(begin)

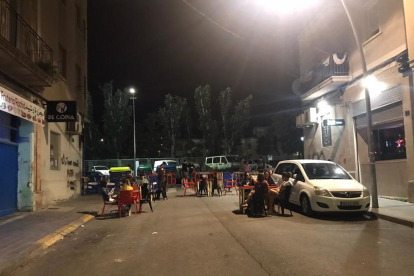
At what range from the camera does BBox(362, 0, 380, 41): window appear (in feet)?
47.7

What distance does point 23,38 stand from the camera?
11086 mm

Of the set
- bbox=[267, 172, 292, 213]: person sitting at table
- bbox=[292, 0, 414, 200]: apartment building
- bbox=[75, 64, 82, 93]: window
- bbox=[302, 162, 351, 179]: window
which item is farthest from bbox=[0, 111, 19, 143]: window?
bbox=[292, 0, 414, 200]: apartment building

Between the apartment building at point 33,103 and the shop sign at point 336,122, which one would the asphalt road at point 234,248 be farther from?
the shop sign at point 336,122

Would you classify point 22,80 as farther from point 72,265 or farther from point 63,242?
point 72,265

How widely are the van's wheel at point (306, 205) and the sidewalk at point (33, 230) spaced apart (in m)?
6.72

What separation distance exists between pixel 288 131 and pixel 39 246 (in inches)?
1786

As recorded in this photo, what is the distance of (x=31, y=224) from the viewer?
932cm

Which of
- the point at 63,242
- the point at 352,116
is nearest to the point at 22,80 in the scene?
the point at 63,242

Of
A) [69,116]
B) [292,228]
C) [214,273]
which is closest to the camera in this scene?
[214,273]

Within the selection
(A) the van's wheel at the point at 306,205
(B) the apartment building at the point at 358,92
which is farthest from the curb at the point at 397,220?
(B) the apartment building at the point at 358,92

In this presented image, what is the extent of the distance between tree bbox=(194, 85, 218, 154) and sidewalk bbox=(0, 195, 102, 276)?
34.4m

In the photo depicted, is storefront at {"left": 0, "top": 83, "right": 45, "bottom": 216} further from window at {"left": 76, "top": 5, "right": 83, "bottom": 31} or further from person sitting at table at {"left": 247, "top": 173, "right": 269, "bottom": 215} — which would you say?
window at {"left": 76, "top": 5, "right": 83, "bottom": 31}

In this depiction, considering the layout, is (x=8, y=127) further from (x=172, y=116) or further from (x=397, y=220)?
(x=172, y=116)

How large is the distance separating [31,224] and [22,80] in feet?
15.2
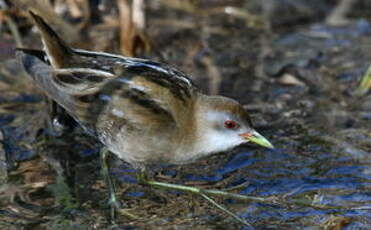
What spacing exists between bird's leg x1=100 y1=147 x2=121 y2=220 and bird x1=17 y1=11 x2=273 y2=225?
11 mm

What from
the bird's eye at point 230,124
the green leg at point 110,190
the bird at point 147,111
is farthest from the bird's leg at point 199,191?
the bird's eye at point 230,124

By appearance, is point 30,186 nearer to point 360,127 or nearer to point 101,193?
point 101,193

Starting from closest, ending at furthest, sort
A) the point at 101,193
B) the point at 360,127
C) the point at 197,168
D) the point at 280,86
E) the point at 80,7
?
1. the point at 101,193
2. the point at 197,168
3. the point at 360,127
4. the point at 280,86
5. the point at 80,7

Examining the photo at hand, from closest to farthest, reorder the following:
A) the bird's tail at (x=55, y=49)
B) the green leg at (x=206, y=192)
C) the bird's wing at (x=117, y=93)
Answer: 1. the bird's wing at (x=117, y=93)
2. the green leg at (x=206, y=192)
3. the bird's tail at (x=55, y=49)

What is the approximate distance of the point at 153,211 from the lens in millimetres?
4812

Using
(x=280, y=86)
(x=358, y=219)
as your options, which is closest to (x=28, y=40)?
(x=280, y=86)

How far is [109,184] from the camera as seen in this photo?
4.89 metres

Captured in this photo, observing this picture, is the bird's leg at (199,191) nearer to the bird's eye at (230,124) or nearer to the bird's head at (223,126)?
the bird's head at (223,126)

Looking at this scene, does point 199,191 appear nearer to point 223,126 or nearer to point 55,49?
point 223,126

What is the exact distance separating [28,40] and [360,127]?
324 cm

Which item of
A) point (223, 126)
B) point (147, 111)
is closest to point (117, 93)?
point (147, 111)

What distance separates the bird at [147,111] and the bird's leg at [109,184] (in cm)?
1

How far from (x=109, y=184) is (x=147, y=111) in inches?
22.0

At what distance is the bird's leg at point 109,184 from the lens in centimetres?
479
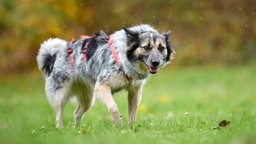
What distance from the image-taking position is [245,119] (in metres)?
7.62

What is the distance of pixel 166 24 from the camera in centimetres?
2583

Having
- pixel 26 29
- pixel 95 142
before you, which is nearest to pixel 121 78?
pixel 95 142

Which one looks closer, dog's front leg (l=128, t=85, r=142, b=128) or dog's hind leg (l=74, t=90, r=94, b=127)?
dog's front leg (l=128, t=85, r=142, b=128)

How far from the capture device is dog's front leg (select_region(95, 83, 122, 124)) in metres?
7.90

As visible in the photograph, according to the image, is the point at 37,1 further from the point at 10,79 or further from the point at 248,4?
the point at 248,4

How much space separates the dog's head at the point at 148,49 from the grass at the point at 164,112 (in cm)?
92

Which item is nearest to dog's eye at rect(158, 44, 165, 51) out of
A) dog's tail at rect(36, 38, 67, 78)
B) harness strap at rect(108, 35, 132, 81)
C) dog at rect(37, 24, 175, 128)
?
dog at rect(37, 24, 175, 128)

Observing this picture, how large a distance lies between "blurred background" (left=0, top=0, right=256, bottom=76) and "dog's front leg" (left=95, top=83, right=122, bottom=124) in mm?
13566

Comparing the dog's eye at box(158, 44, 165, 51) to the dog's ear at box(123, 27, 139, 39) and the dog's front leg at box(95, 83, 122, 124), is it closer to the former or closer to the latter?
the dog's ear at box(123, 27, 139, 39)

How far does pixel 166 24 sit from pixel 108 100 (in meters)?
18.1

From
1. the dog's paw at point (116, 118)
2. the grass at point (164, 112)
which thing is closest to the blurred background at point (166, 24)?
the grass at point (164, 112)

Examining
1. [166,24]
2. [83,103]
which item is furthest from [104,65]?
[166,24]

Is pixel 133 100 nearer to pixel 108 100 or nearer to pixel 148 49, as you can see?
pixel 108 100

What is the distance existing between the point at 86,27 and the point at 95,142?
1921 cm
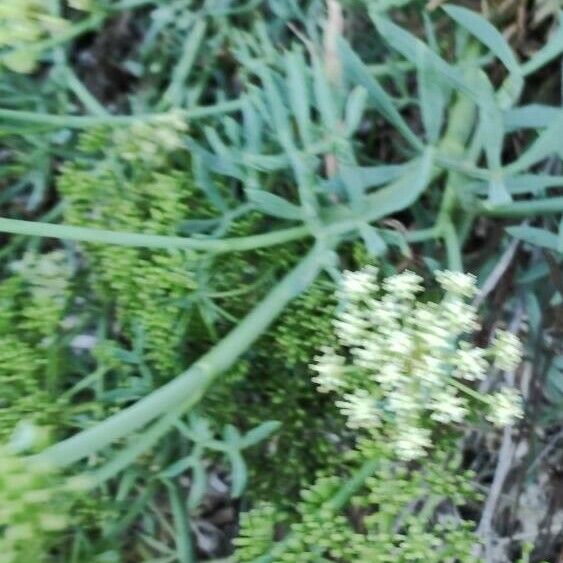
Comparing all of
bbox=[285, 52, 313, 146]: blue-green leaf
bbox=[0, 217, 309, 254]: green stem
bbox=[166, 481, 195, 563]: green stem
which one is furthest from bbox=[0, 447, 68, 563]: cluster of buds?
bbox=[285, 52, 313, 146]: blue-green leaf

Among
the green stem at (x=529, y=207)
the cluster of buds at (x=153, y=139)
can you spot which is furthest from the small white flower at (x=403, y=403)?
the cluster of buds at (x=153, y=139)

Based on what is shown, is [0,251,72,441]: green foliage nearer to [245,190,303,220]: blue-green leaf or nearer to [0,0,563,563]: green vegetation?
[0,0,563,563]: green vegetation

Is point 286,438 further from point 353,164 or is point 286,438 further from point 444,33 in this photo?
point 444,33

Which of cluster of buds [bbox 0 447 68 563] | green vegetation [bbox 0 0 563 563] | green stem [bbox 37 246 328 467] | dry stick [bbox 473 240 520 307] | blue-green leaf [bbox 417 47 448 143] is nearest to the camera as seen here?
cluster of buds [bbox 0 447 68 563]

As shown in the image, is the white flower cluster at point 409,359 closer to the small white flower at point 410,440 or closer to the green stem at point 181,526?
the small white flower at point 410,440

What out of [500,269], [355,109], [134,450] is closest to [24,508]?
[134,450]

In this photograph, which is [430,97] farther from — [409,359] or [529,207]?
[409,359]

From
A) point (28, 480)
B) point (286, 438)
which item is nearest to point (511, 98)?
point (286, 438)
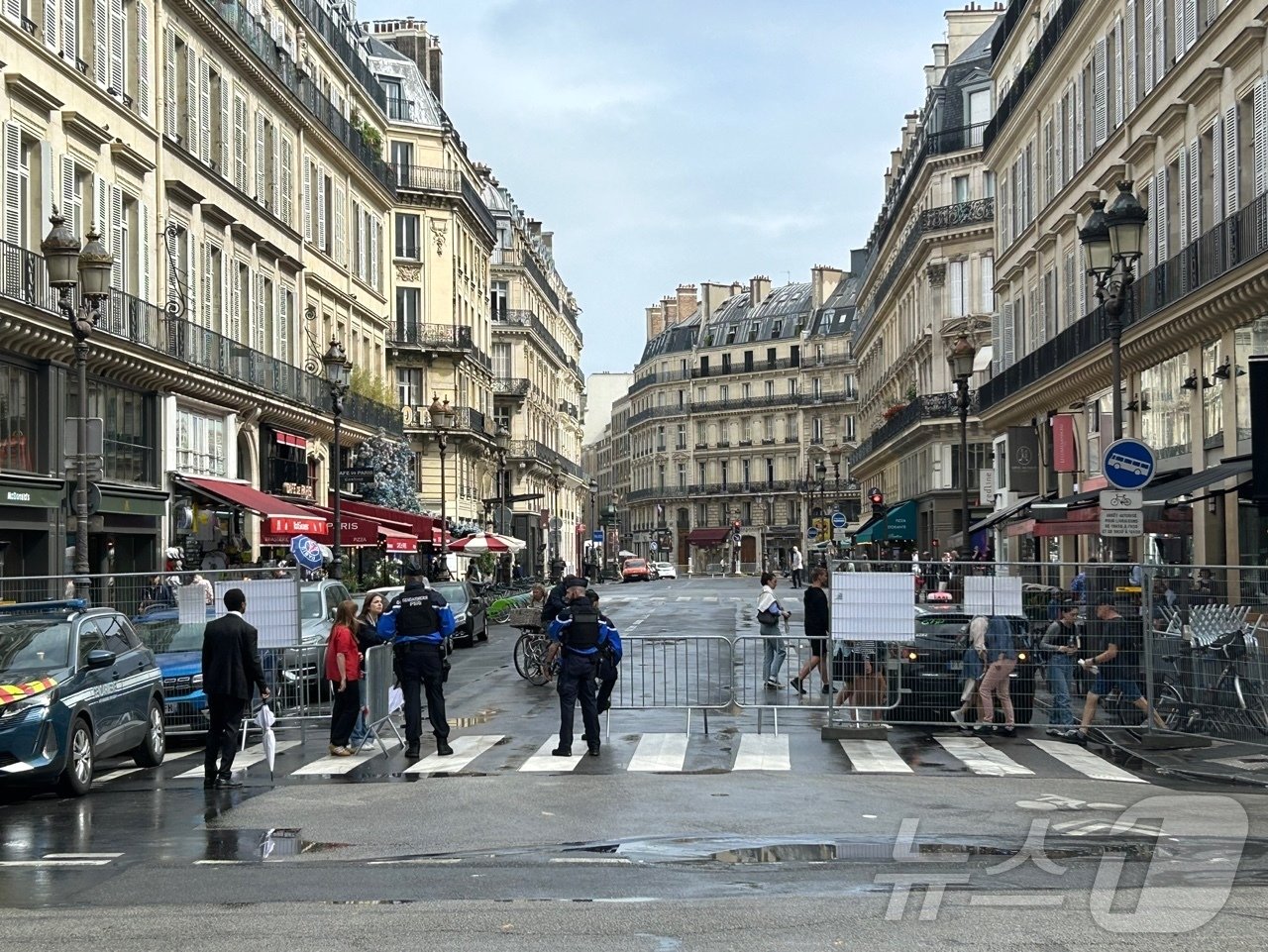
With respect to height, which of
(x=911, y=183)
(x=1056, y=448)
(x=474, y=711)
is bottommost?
(x=474, y=711)

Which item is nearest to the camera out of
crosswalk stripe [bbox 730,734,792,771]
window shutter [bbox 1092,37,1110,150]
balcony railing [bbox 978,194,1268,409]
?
crosswalk stripe [bbox 730,734,792,771]

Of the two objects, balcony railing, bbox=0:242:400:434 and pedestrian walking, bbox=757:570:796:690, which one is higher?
balcony railing, bbox=0:242:400:434

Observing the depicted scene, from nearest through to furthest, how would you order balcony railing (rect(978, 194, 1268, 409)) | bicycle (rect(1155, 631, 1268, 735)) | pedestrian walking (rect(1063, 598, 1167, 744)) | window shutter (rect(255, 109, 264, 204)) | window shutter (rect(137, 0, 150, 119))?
1. bicycle (rect(1155, 631, 1268, 735))
2. pedestrian walking (rect(1063, 598, 1167, 744))
3. balcony railing (rect(978, 194, 1268, 409))
4. window shutter (rect(137, 0, 150, 119))
5. window shutter (rect(255, 109, 264, 204))

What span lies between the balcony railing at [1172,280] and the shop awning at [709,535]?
314 ft

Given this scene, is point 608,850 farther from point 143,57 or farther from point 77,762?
point 143,57

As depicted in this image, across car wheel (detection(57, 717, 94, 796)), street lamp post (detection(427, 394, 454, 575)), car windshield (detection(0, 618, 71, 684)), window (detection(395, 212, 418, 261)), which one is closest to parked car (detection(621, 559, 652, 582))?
street lamp post (detection(427, 394, 454, 575))

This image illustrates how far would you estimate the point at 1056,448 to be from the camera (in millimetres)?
38031

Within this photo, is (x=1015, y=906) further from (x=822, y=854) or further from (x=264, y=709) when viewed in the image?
(x=264, y=709)

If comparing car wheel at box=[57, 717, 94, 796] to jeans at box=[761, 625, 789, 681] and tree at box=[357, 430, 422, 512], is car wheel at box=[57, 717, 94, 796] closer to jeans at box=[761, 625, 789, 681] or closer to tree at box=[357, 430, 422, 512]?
jeans at box=[761, 625, 789, 681]

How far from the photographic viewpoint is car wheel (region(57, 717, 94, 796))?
46.0ft

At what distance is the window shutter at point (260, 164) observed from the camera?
4116cm

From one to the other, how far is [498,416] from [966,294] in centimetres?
3097

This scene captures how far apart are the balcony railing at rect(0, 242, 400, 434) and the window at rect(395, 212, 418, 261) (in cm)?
2229

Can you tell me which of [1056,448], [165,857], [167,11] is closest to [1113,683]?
[165,857]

(end)

• Challenge: Copy out the data word for word, starting at the line that contains "Can you tell" and ending at the final line of the data, both included.

• Right answer:
Can you tell me which of [1056,448], [165,857], [167,11] is closest to [1113,683]?
[165,857]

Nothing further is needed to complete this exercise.